Ya no faltaba mucho. Con un último movimiento enérgico se ató mejor el pañuelo rojo que debía sujetarle el pelo. Sintió su presión contra la frente como una premonición, como la circunferencia de una corona secreta.

Recuperada la confianza, se atrevió a mirar a sus competidores y se dijo que no tenían razón para mirarla con esos ojos. Irguió la cabeza con orgullo. En ningún sitio estaba escrito que una muchacha no pudiera participar en la carrera. Que todavía no lo hubiera hecho ninguna no quería decir que estuviera prohibido. Su abuelo había acabado por comprenderlo y había abandonado su resistencia. Le había encontrado el camello. Nadie había dicho nada. Y nadie se fijaba en ella.

Poco a poco, los animales empezaron a formar una fila. Azuzados por sus jinetes, empujados y tirados por numerosos ayudantes, ocuparon sus posiciones a regañadientes. Simún procuró unirse por sus propios medios al grupo, que seguía haciendo como si no estuviera allí. Sólo un muchacho la miraba.

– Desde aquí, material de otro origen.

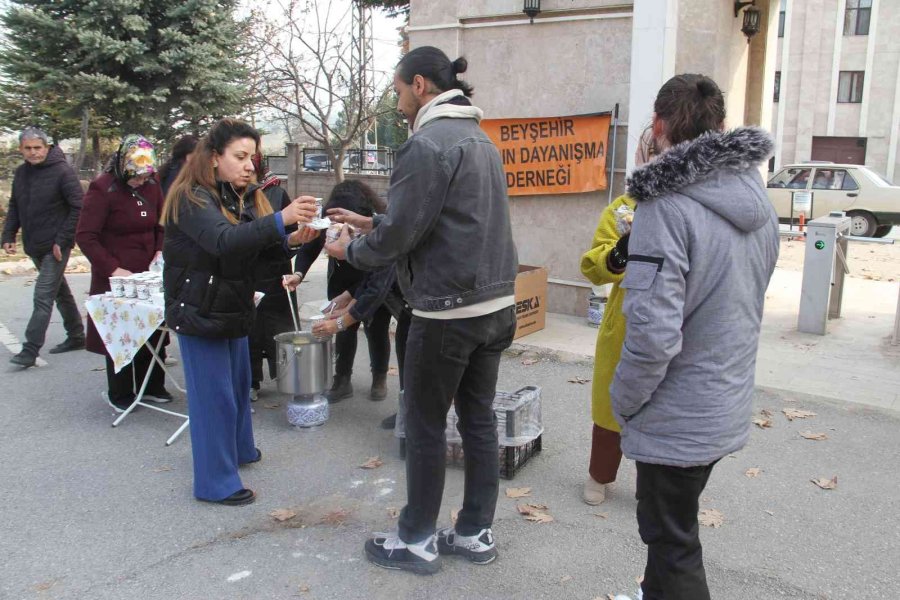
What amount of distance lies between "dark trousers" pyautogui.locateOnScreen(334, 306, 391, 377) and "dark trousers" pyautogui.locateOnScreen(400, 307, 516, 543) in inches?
90.3

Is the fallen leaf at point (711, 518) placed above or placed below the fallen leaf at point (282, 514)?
above

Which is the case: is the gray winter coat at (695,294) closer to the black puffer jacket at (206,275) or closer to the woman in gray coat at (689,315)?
the woman in gray coat at (689,315)

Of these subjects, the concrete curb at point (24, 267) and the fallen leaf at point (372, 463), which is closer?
the fallen leaf at point (372, 463)

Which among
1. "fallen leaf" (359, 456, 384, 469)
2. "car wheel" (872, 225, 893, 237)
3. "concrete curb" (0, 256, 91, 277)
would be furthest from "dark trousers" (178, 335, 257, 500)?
"car wheel" (872, 225, 893, 237)

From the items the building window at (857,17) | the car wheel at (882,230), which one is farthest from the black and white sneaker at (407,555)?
the building window at (857,17)

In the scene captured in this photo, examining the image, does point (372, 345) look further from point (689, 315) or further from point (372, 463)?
point (689, 315)

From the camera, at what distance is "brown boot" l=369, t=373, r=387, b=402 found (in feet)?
18.9

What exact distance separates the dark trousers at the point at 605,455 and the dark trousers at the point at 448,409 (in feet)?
2.55

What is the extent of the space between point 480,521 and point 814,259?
5319 millimetres

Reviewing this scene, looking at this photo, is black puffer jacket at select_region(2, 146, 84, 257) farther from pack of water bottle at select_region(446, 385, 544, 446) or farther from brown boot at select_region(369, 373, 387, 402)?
pack of water bottle at select_region(446, 385, 544, 446)

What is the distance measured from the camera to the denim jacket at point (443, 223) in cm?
292

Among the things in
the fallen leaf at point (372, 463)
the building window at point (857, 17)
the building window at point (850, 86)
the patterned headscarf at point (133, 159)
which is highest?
the building window at point (857, 17)

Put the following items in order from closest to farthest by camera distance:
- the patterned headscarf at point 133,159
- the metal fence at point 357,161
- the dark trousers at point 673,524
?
the dark trousers at point 673,524, the patterned headscarf at point 133,159, the metal fence at point 357,161

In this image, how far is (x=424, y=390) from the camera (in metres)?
3.07
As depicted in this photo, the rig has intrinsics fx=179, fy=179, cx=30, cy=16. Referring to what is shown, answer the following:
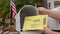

Simún se dio cuenta enseguida. Vio que Mujzen y Tubba tenían las cabezas muy juntas y cuchicheaban algo, vio que el hermano pequeño sonreía y luego alzaba la cabeza. Entonces la miró a los ojos. Simún vio los blancos dientes en su rostro oscuro y apartó enseguida la mirada. Ahí llegaba ya el grito de salida.

Se oyó un chillido penetrante, y entonces fue como si descargara una tormenta. Como el torrente de un uadi , así se abalanzó la tropa de jinetes sobre la explanada. La polvareda se tragó al grupo como si fuera una nube de espuma de mar.

– ¡Yiiiiii! -El grito se arrancó del pecho de Simún casi sin que ella se diera cuenta. El viento le soplaba el cabello, la ropa, era una sensación maravillosa-. ¡Vuelo! -gritó de júbilo.

«Vuelo y me alejo de todos vosotros.» Los movimientos del animal ondeaban bajo ella como las olas de aquel océano del que su abuelo le había hablado una vez y que ninguno de los dos había visto nunca. Era una fuerza mayor que la suya propia. Simún sintió que se alzaba y se la llevaba consigo, cada vez más y más deprisa. ¡Deprisa!

Sin embargo, no podía perder de vista la meta. Con la cabeza gacha y los ojos entornados para que no le entrara polvo, intentó dominar su euforia y abrirse camino entre aquellas apreturas. Allí delante, los árboles crecían del horizonte. Allí aguardaba la colorida muchedumbre a la que tenía que ser la primera en llegar. Si de veras quería escapar volando de ellos, tenía que vencer.

Simún volvió la mirada. A izquierda y derecha tenía jinetes, un ovillo prieto que luchaba a gritos con azotes, patadas, empujones y reniegos. Veía sus bocas abiertas, pero no oía los alaridos en el barullo general. No existía más que el silbido del viento, la trápala de las pezuñas de los camellos. Tenía que escapar de ese infierno. Alzó la fusta y azotó a su animal en el flanco derecho y en el izquierdo, enseguida notó que alargaba el cuello y aceleraba. Poco a poco, algo más con cada paso, se fue separando del pelotón. Entonces alguien se cruzó en su camino.

Simún tiró de las riendas para evitar un choque, pero al mismo tiempo le hincó los talones en el cuello a su animal. Más deprisa, significaba eso, más deprisa. Por un instante pareció que las trayectorias de las dos moles de pelo fueran a chocar. Simún volvió a levantar la fusta. De soslayo vio cómo su contrincante alzaba las piernas para que no le quedaran atrapadas y aplastadas entre los poderosos cuerpos. Tiró de las riendas hacia arriba y gritó algo. Simún no lo oyó. Un paso más, y otro. El pelo áspero le raspaba en las pantorrillas, sintió que se le soltaba el pañuelo, la presión contra su frente remitía, había pasado delante.